You’ve got to watch out that your diagnosis of an apathetic generation isn’t so brilliant that it doesn’t lead to prescription. You’ve seen that a lot, when people’s diagnosis are so on point that they almost seem to be satisfied with the diagnosis and they don’t move to the prescription. So the real question is: how go you get a million college students out of 16 million socially indignant enough to act? I stand up in front of students and one of the first questions I ask them is: what makes you angry? And you know what makes them angry? It isn’t massive world poverty, it isn’t the Iraq War, it isn’t corporate control of their lives and their government and their elections. You know what makes them angry? Gender slurs, racial slurs, ethnic slurs. Words, that’s what makes them most angry on college campuses. Now they have to really rethink that; first of all, why are they most angry at words instead of deeds? Behind all of these slurs is a pattern of discrimination, depravation. And second, where is their horizon? They are supposed to be engaged in intellectual exploration for four years, not a trade school, not learning widgets, entries, accounting, balance sheets, and computer bytes.
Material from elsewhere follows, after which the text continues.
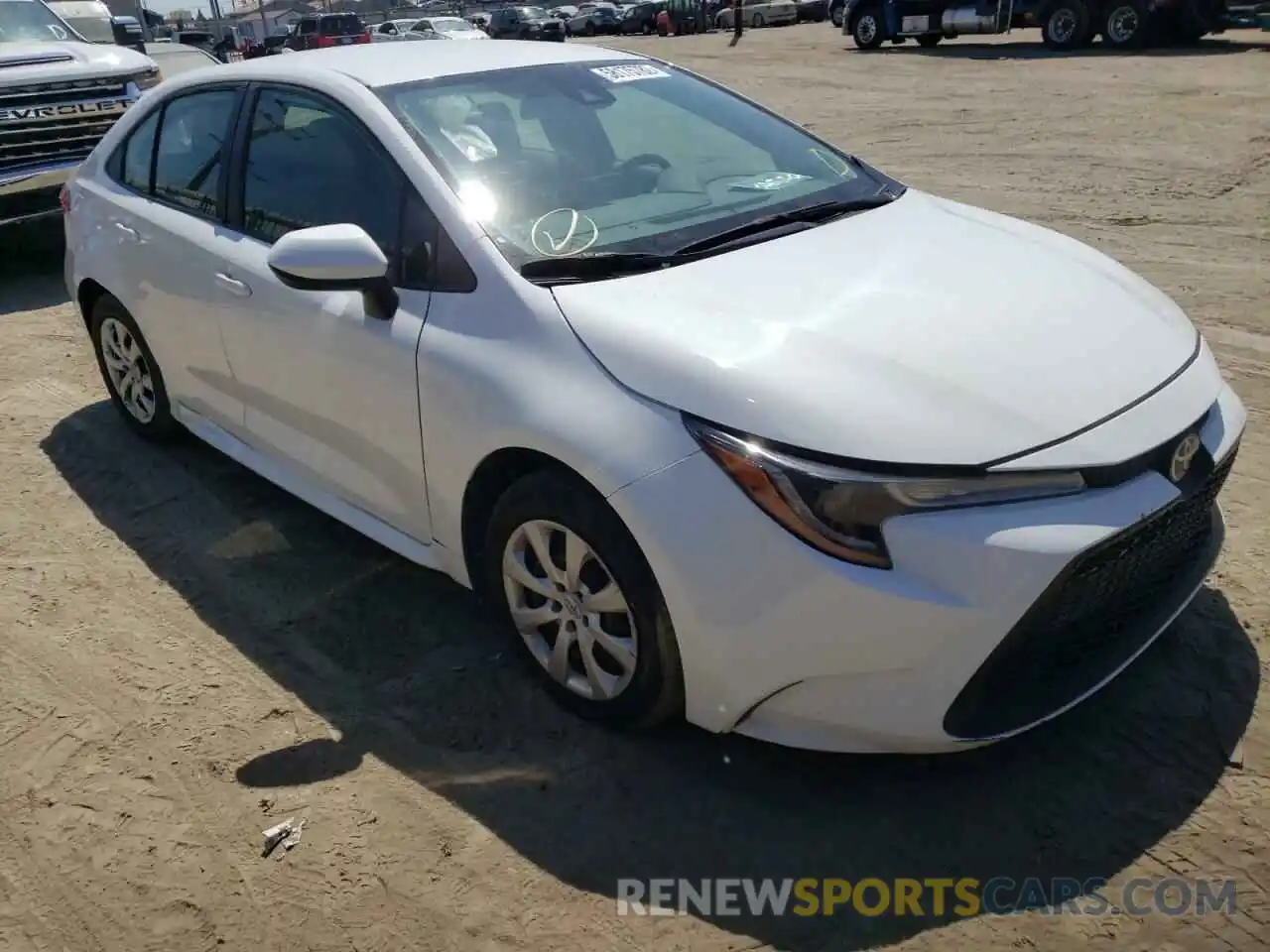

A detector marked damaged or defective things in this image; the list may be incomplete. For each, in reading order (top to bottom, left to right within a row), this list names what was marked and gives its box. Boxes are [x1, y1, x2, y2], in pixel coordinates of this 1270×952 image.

cracked windshield [375, 60, 873, 266]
That is the challenge you have to have, to move to prescription in some way. Read Saul Alinsky’s book Rules for Radicals, it’s only the best book written in the 20th century on organizing people. So read it, get it off Amazon, and you’ll see his technique was to go to the perceived injustice of the people you want to organize. You don’t try to graft another injustice or try to persuade them, you go the perceived injustice and then you work out of that. So what are the perceived injustices of college students? Well, one of them is student loans, and that is a huge racket with Sallie Mae and that should be a raging issue on campus. Because Sallie Mae is corporate socialism personified–they make the profit, any loses are made up by Uncle Sam, and they are vastly overcharging. When you get out of school, you are risk averse to civic activity. That’s why in the 60’s, where there were very little loans after schools, they were much more risk-attentive and risk assuming.